- Consignes
**a)** Les affirmations suivantes concordent-elles avec l'extrait sur la succession du président syrien : (i) Bachar était ophtalmologue à Londres lorsque son père l'a choisi ; (ii) Rifaat el-Assad avait été écarté de la course dès 1994 ; (iii) la communauté alaouite constitue la majorité de la population syrienne ? Répondez par oui ou non pour chacune, en citant mot pour mot les termes décisifs du texte.
**b)** Poursuivez l'extrait sur la succession du président syrien à partir de sa dernière phrase.

- Extrait du document
En fait, derrière cette guerre de palais se devinent les querelles entourant la mise en place de la succession du président syrien. Agé de 69 ans et malade de longue date, Assad avait organisé celle-ci depuis longtemps. D'abord, au profit de son fils aîné Bassel, l'enfant prodige dont le portrait pavoise encore les rues de Damas, jusqu'à ce que sa disparition brutale dans un accident de voiture, en janvier 1994, repose le problème. Cette fois, il choisit Bachar, le deuxième fils, alors ophtalmologue à Londres.


Le jeune homme, âgé aujourd'hui de 34 ans, n'a d'expérience ni politique ni militaire. Est-il fait pour ce travail? Au sein de l'armée et des services secrets, certains ne le pensent pas. C'est vrai aussi au sein de la communauté alaouite (dix pour cent de la population), qui domine la Syrie, où l'on craint qu'il manque de poigne, notamment avec la majorité sunnite qui risque de relever la tête à la mort d'Assad. Rifaat el-Assad, le frère du Président, en profite pour se replacer dans la course. Il en avait été exclu dès 1983 par le Président après avoir tenté de le déposer, profitant de son hospitalisation.


En février 1998, Assad décide d'en finir avec Rifaat, dont les intrigues l'inquiètent. Il sera d'abord limogé de son poste de vice-président, puis chassé du parti Baas pour trahison. La partie s'annonce plus facile pour Bachar, d'autant que son père s'emploie à un grand nettoyage dans l'armée, les services secrets et le parti Baas, les trois piliers du régime.


Réintégration.


Néanmoins, Bachar apparaît bien seul. Tant que son père est derrière lui, il n'a rien à craindre, personne n'étant en mesure de s'opposer à lui. Mais cela n'empêche ni les intrigues de Rifaat, ni la méfiance de l'institution militaire, ni la crainte d'une partie de la communauté alaouite, qui demeurent autant d'ombres portées sur son avenir. Aussi, attend-il beaucoup de Chawkat qui lui doit son retour. Ecarté du sérail par Bassel el-Assad, Bachar avait d'abord obtenu sa réintégration. Ensuite, Bachar avait oeuvré pour qu'il puisse épouser Bouchra, l'unique fille du président. Enfin, il lui avait confié de lourdes responsabilités, faisant de lui son homme clé au sein des services de sécurité.

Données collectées
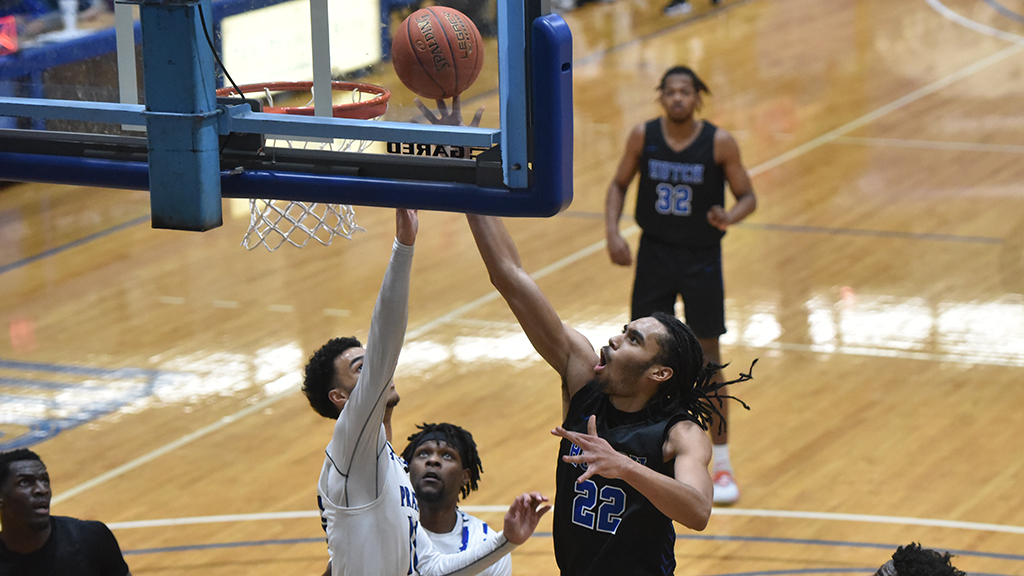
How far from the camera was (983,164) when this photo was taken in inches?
453

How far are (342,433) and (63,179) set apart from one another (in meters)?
0.96

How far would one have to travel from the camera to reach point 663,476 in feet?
10.5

- Réponses
**a)**
(i) Oui : « Cette fois, il choisit Bachar, le deuxième fils, alors ophtalmologue à Londres. »
(ii) Non : « Il en avait été exclu dès 1983 par le Président »
(iii) Non : « la communauté alaouite (dix pour cent de la population) »

**b)**
L'été dernier, Rifaat a recommencé à remuer. Sur le plan diplomatique et sur la scène intérieure. Des tracts mettant en cause les compétences de Bachar sont distribués à Damas et dans la montagne alaouite (nord de la Syrie). Personne ne doute que ce soit l'oeuvre des hommes de Rifaat. Chawkat est chargé d'organiser la riposte. Ses forces de sécurité, selon un journaliste syrien proche de Bachar, découvrent lors de perquisitions à Lattaquieh les noms de tous ceux qui reçoivent de l'argent de Rifaat, dont la fortune est estimée à plus de deux milliards de dollars (Libération du 30 mars 1998). Il s'ensuivra des centaines d'arrestations. En octobre, survient l'attaque du port privé de Rifaat, toujours à Lattaquieh. Selon des sources diplomatiques, les combats dureront six heures, faisant une vingtaine de morts (deux, selon le bilan officiel). Il y en aura aussi dans la montagne alaouite où d'autres partisans de Rifaat seront tués. «Désormais, Bachar est mort politiquement», assurait un diplomate occidental.


Affaiblissement.


Bachar n'est pas au bout de ses difficultés, comme le montre l'affrontement entre Maher et Chawkat. «Cette affaire l'affaiblit au sein de la communauté alaouite. Déjà, elle lui reprochait le sang versé à Lattaquieh. A présent, elle craint qu'il ne soit pas à la hauteur. Du temps de Bassel, cela ne se serait jamais produit. C'est la première fois, en trente ans de règne, que la famille Assad se déchire ainsi. Cela montre que, même au sein de la famille directe du Président, l'autorité de Bachar est contestée», analyse Luc Abou Zeid, un journaliste spécialiste de la Syrie?